## Task list
1) According to the text on the asylum case, why did Beatrice and her children leave Mexico in 2017? Answer in one to three sentences.
2) Answer these questions using the text on the asylum case.
(a) On what day will the government ask the Supreme Court to declare that asylum law does not apply at the border?
(b) Where did Beatrice and her family regroup after being turned away?
(c) What is the practice challenged in the case called?
3) Say whether each statement agrees with the text on the asylum case. Answer yes or no, and quote the words from the text that decide it.
(a) The government will ask the Supreme Court to declare that asylum law does not apply at the border.
(b) Beatrice faced gang threats in her hometown in Guatemala.
(c) Immigration officials let Beatrice share her story before turning her away.

## Extract provided
>>>>

At stake in Noem v. Al Otro Lado is whether the U.S. can shut asylum seekers out at the border and evade both domestic and international law.

On Tuesday, March 24, the government will ask the Supreme Court to declare that asylum law does not apply at the border. There’s no legal basis for such a request, but this didn’t stop the first Trump administration from turning away thousands of asylum seekers—like Beatrice Doe (a pseudonym used to protect her safety).
In 2017, Beatrice and her children fled her abusive spouse and death threats from criminal gangs in her hometown in Mexico, hoping for refuge in the United States. Each time she approached the border, immigration officials stopped her from walking into the port of entry, even though she told them she was afraid to remain in her country. They lied to her about the law, telling her she couldn’t enter because she wasn’t born in the United States, or there was no room for her, or she would be put in jail and separated from her children if she came back ever again. Without the opportunity to even share her story, Beatrice and her family regrouped in a shelter in Tijuana, where her abusive spouse found her and convinced her to return with him.
The case, Noem v. Al Otro Lado, was brought by Beatrice and other asylum seekers to challenge this dangerous practice, known as the turnback policy.

<<<<

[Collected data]
>>>>

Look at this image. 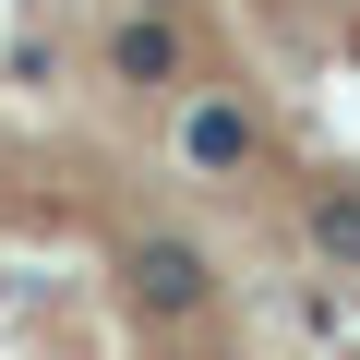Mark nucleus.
<instances>
[{"label":"nucleus","mask_w":360,"mask_h":360,"mask_svg":"<svg viewBox=\"0 0 360 360\" xmlns=\"http://www.w3.org/2000/svg\"><path fill=\"white\" fill-rule=\"evenodd\" d=\"M229 193L360 276V0H108Z\"/></svg>","instance_id":"f03ea898"},{"label":"nucleus","mask_w":360,"mask_h":360,"mask_svg":"<svg viewBox=\"0 0 360 360\" xmlns=\"http://www.w3.org/2000/svg\"><path fill=\"white\" fill-rule=\"evenodd\" d=\"M0 360H264L205 193L60 108H0Z\"/></svg>","instance_id":"f257e3e1"}]
</instances>
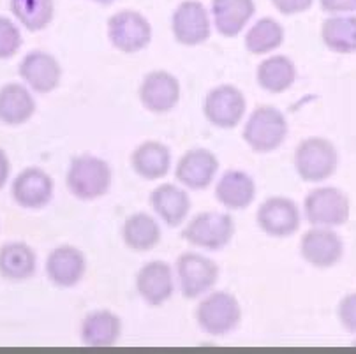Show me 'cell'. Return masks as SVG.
Segmentation results:
<instances>
[{"label":"cell","instance_id":"6da1fadb","mask_svg":"<svg viewBox=\"0 0 356 354\" xmlns=\"http://www.w3.org/2000/svg\"><path fill=\"white\" fill-rule=\"evenodd\" d=\"M67 188L81 201H94L106 196L111 187V168L103 159L80 155L71 161L67 171Z\"/></svg>","mask_w":356,"mask_h":354},{"label":"cell","instance_id":"7a4b0ae2","mask_svg":"<svg viewBox=\"0 0 356 354\" xmlns=\"http://www.w3.org/2000/svg\"><path fill=\"white\" fill-rule=\"evenodd\" d=\"M339 154L335 145L326 138L312 136L300 141L295 150V168L303 182L328 180L337 171Z\"/></svg>","mask_w":356,"mask_h":354},{"label":"cell","instance_id":"3957f363","mask_svg":"<svg viewBox=\"0 0 356 354\" xmlns=\"http://www.w3.org/2000/svg\"><path fill=\"white\" fill-rule=\"evenodd\" d=\"M242 136L254 152L268 154L284 143L288 136V120L273 106H259L250 113Z\"/></svg>","mask_w":356,"mask_h":354},{"label":"cell","instance_id":"277c9868","mask_svg":"<svg viewBox=\"0 0 356 354\" xmlns=\"http://www.w3.org/2000/svg\"><path fill=\"white\" fill-rule=\"evenodd\" d=\"M235 236V220L229 214L203 211L184 227L182 238L193 247L209 250L224 249Z\"/></svg>","mask_w":356,"mask_h":354},{"label":"cell","instance_id":"5b68a950","mask_svg":"<svg viewBox=\"0 0 356 354\" xmlns=\"http://www.w3.org/2000/svg\"><path fill=\"white\" fill-rule=\"evenodd\" d=\"M303 208L309 224L316 227L344 226L351 215L349 198L337 187L312 188Z\"/></svg>","mask_w":356,"mask_h":354},{"label":"cell","instance_id":"8992f818","mask_svg":"<svg viewBox=\"0 0 356 354\" xmlns=\"http://www.w3.org/2000/svg\"><path fill=\"white\" fill-rule=\"evenodd\" d=\"M242 319V309L233 294L217 291L200 302L196 309V321L200 328L213 337L229 333L238 326Z\"/></svg>","mask_w":356,"mask_h":354},{"label":"cell","instance_id":"52a82bcc","mask_svg":"<svg viewBox=\"0 0 356 354\" xmlns=\"http://www.w3.org/2000/svg\"><path fill=\"white\" fill-rule=\"evenodd\" d=\"M108 38L122 53H136L152 41V25L141 13L122 9L108 19Z\"/></svg>","mask_w":356,"mask_h":354},{"label":"cell","instance_id":"ba28073f","mask_svg":"<svg viewBox=\"0 0 356 354\" xmlns=\"http://www.w3.org/2000/svg\"><path fill=\"white\" fill-rule=\"evenodd\" d=\"M177 273L180 291L189 300L205 294L219 280V266L212 259L196 252H186L178 257Z\"/></svg>","mask_w":356,"mask_h":354},{"label":"cell","instance_id":"9c48e42d","mask_svg":"<svg viewBox=\"0 0 356 354\" xmlns=\"http://www.w3.org/2000/svg\"><path fill=\"white\" fill-rule=\"evenodd\" d=\"M247 110L245 95L233 85L212 88L203 101V115L220 129H233L242 122Z\"/></svg>","mask_w":356,"mask_h":354},{"label":"cell","instance_id":"30bf717a","mask_svg":"<svg viewBox=\"0 0 356 354\" xmlns=\"http://www.w3.org/2000/svg\"><path fill=\"white\" fill-rule=\"evenodd\" d=\"M300 254L319 270L334 268L344 257V241L332 227H312L300 240Z\"/></svg>","mask_w":356,"mask_h":354},{"label":"cell","instance_id":"8fae6325","mask_svg":"<svg viewBox=\"0 0 356 354\" xmlns=\"http://www.w3.org/2000/svg\"><path fill=\"white\" fill-rule=\"evenodd\" d=\"M256 220L266 234L275 238L291 236L300 230V224H302L296 203L284 196L268 198L265 203L259 204Z\"/></svg>","mask_w":356,"mask_h":354},{"label":"cell","instance_id":"7c38bea8","mask_svg":"<svg viewBox=\"0 0 356 354\" xmlns=\"http://www.w3.org/2000/svg\"><path fill=\"white\" fill-rule=\"evenodd\" d=\"M171 29H173L175 39L180 45H203L210 38L209 11L200 0H186L175 9Z\"/></svg>","mask_w":356,"mask_h":354},{"label":"cell","instance_id":"4fadbf2b","mask_svg":"<svg viewBox=\"0 0 356 354\" xmlns=\"http://www.w3.org/2000/svg\"><path fill=\"white\" fill-rule=\"evenodd\" d=\"M140 101L152 113H168L180 101V83L171 72H148L140 85Z\"/></svg>","mask_w":356,"mask_h":354},{"label":"cell","instance_id":"5bb4252c","mask_svg":"<svg viewBox=\"0 0 356 354\" xmlns=\"http://www.w3.org/2000/svg\"><path fill=\"white\" fill-rule=\"evenodd\" d=\"M54 178L41 168H27L13 182V200L23 208L39 210L54 198Z\"/></svg>","mask_w":356,"mask_h":354},{"label":"cell","instance_id":"9a60e30c","mask_svg":"<svg viewBox=\"0 0 356 354\" xmlns=\"http://www.w3.org/2000/svg\"><path fill=\"white\" fill-rule=\"evenodd\" d=\"M219 171V161L207 148H193L180 157L175 177L182 185L193 191L207 188Z\"/></svg>","mask_w":356,"mask_h":354},{"label":"cell","instance_id":"2e32d148","mask_svg":"<svg viewBox=\"0 0 356 354\" xmlns=\"http://www.w3.org/2000/svg\"><path fill=\"white\" fill-rule=\"evenodd\" d=\"M87 261L83 252L72 245H60L46 259V275L57 287H74L83 279Z\"/></svg>","mask_w":356,"mask_h":354},{"label":"cell","instance_id":"e0dca14e","mask_svg":"<svg viewBox=\"0 0 356 354\" xmlns=\"http://www.w3.org/2000/svg\"><path fill=\"white\" fill-rule=\"evenodd\" d=\"M19 76L38 94H48L60 83L62 67L57 58L46 51H32L23 58L18 67Z\"/></svg>","mask_w":356,"mask_h":354},{"label":"cell","instance_id":"ac0fdd59","mask_svg":"<svg viewBox=\"0 0 356 354\" xmlns=\"http://www.w3.org/2000/svg\"><path fill=\"white\" fill-rule=\"evenodd\" d=\"M136 289L145 302L152 307H159L173 294V273L170 264L164 261L147 263L136 275Z\"/></svg>","mask_w":356,"mask_h":354},{"label":"cell","instance_id":"d6986e66","mask_svg":"<svg viewBox=\"0 0 356 354\" xmlns=\"http://www.w3.org/2000/svg\"><path fill=\"white\" fill-rule=\"evenodd\" d=\"M80 335L88 347H111L122 337V321L110 310H95L83 317Z\"/></svg>","mask_w":356,"mask_h":354},{"label":"cell","instance_id":"ffe728a7","mask_svg":"<svg viewBox=\"0 0 356 354\" xmlns=\"http://www.w3.org/2000/svg\"><path fill=\"white\" fill-rule=\"evenodd\" d=\"M150 203L161 219L170 227H177L187 219L191 211L189 194L173 184H163L150 194Z\"/></svg>","mask_w":356,"mask_h":354},{"label":"cell","instance_id":"44dd1931","mask_svg":"<svg viewBox=\"0 0 356 354\" xmlns=\"http://www.w3.org/2000/svg\"><path fill=\"white\" fill-rule=\"evenodd\" d=\"M254 0H212L216 29L224 38H236L252 18Z\"/></svg>","mask_w":356,"mask_h":354},{"label":"cell","instance_id":"7402d4cb","mask_svg":"<svg viewBox=\"0 0 356 354\" xmlns=\"http://www.w3.org/2000/svg\"><path fill=\"white\" fill-rule=\"evenodd\" d=\"M131 166L145 180H159L170 171V148L161 141H145L131 155Z\"/></svg>","mask_w":356,"mask_h":354},{"label":"cell","instance_id":"603a6c76","mask_svg":"<svg viewBox=\"0 0 356 354\" xmlns=\"http://www.w3.org/2000/svg\"><path fill=\"white\" fill-rule=\"evenodd\" d=\"M216 198L229 210H243L256 198V184L243 171H226L216 187Z\"/></svg>","mask_w":356,"mask_h":354},{"label":"cell","instance_id":"cb8c5ba5","mask_svg":"<svg viewBox=\"0 0 356 354\" xmlns=\"http://www.w3.org/2000/svg\"><path fill=\"white\" fill-rule=\"evenodd\" d=\"M35 113V101L31 92L19 83H8L0 88V122L22 125Z\"/></svg>","mask_w":356,"mask_h":354},{"label":"cell","instance_id":"d4e9b609","mask_svg":"<svg viewBox=\"0 0 356 354\" xmlns=\"http://www.w3.org/2000/svg\"><path fill=\"white\" fill-rule=\"evenodd\" d=\"M38 270V257L27 243L13 241L0 247V275L8 280H27Z\"/></svg>","mask_w":356,"mask_h":354},{"label":"cell","instance_id":"484cf974","mask_svg":"<svg viewBox=\"0 0 356 354\" xmlns=\"http://www.w3.org/2000/svg\"><path fill=\"white\" fill-rule=\"evenodd\" d=\"M122 240L136 252H148L156 249L161 241V227L154 217L145 211L133 214L125 219L122 226Z\"/></svg>","mask_w":356,"mask_h":354},{"label":"cell","instance_id":"4316f807","mask_svg":"<svg viewBox=\"0 0 356 354\" xmlns=\"http://www.w3.org/2000/svg\"><path fill=\"white\" fill-rule=\"evenodd\" d=\"M258 85L270 94H282L296 79V67L286 55H273L258 65Z\"/></svg>","mask_w":356,"mask_h":354},{"label":"cell","instance_id":"83f0119b","mask_svg":"<svg viewBox=\"0 0 356 354\" xmlns=\"http://www.w3.org/2000/svg\"><path fill=\"white\" fill-rule=\"evenodd\" d=\"M321 39L326 48L341 55L356 53V16H332L321 25Z\"/></svg>","mask_w":356,"mask_h":354},{"label":"cell","instance_id":"f1b7e54d","mask_svg":"<svg viewBox=\"0 0 356 354\" xmlns=\"http://www.w3.org/2000/svg\"><path fill=\"white\" fill-rule=\"evenodd\" d=\"M284 41V29L277 19L266 18L258 19L245 34V48L252 55H265L273 51Z\"/></svg>","mask_w":356,"mask_h":354},{"label":"cell","instance_id":"f546056e","mask_svg":"<svg viewBox=\"0 0 356 354\" xmlns=\"http://www.w3.org/2000/svg\"><path fill=\"white\" fill-rule=\"evenodd\" d=\"M11 11L27 31L38 32L51 23L55 6L54 0H11Z\"/></svg>","mask_w":356,"mask_h":354},{"label":"cell","instance_id":"4dcf8cb0","mask_svg":"<svg viewBox=\"0 0 356 354\" xmlns=\"http://www.w3.org/2000/svg\"><path fill=\"white\" fill-rule=\"evenodd\" d=\"M22 48V32L6 16H0V61L15 57Z\"/></svg>","mask_w":356,"mask_h":354},{"label":"cell","instance_id":"1f68e13d","mask_svg":"<svg viewBox=\"0 0 356 354\" xmlns=\"http://www.w3.org/2000/svg\"><path fill=\"white\" fill-rule=\"evenodd\" d=\"M337 316L346 332L356 333V293L342 298L341 303H339Z\"/></svg>","mask_w":356,"mask_h":354},{"label":"cell","instance_id":"d6a6232c","mask_svg":"<svg viewBox=\"0 0 356 354\" xmlns=\"http://www.w3.org/2000/svg\"><path fill=\"white\" fill-rule=\"evenodd\" d=\"M312 2L314 0H272V4L275 6L277 11L286 16L305 13L307 9H311Z\"/></svg>","mask_w":356,"mask_h":354},{"label":"cell","instance_id":"836d02e7","mask_svg":"<svg viewBox=\"0 0 356 354\" xmlns=\"http://www.w3.org/2000/svg\"><path fill=\"white\" fill-rule=\"evenodd\" d=\"M325 13H353L356 11V0H319Z\"/></svg>","mask_w":356,"mask_h":354},{"label":"cell","instance_id":"e575fe53","mask_svg":"<svg viewBox=\"0 0 356 354\" xmlns=\"http://www.w3.org/2000/svg\"><path fill=\"white\" fill-rule=\"evenodd\" d=\"M9 173H11V162L8 154L0 148V188H4V185L8 184Z\"/></svg>","mask_w":356,"mask_h":354},{"label":"cell","instance_id":"d590c367","mask_svg":"<svg viewBox=\"0 0 356 354\" xmlns=\"http://www.w3.org/2000/svg\"><path fill=\"white\" fill-rule=\"evenodd\" d=\"M94 2H97V4H101V6H110V4H113L115 0H94Z\"/></svg>","mask_w":356,"mask_h":354}]
</instances>
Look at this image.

<<<<

## Expected responses
1) They left to escape Beatrice's abusive spouse and death threats from criminal gangs in her hometown in Mexico. They hoped to find refuge in the United States.

2)
(a) Tuesday, March 24
(b) In a shelter in Tijuana
(c) The turnback policy

3)
(a) Yes: "the government will ask the Supreme Court to declare that asylum law does not apply at the border"
(b) No: "death threats from criminal gangs in her hometown in Mexico"
(c) No: "Without the opportunity to even share her story"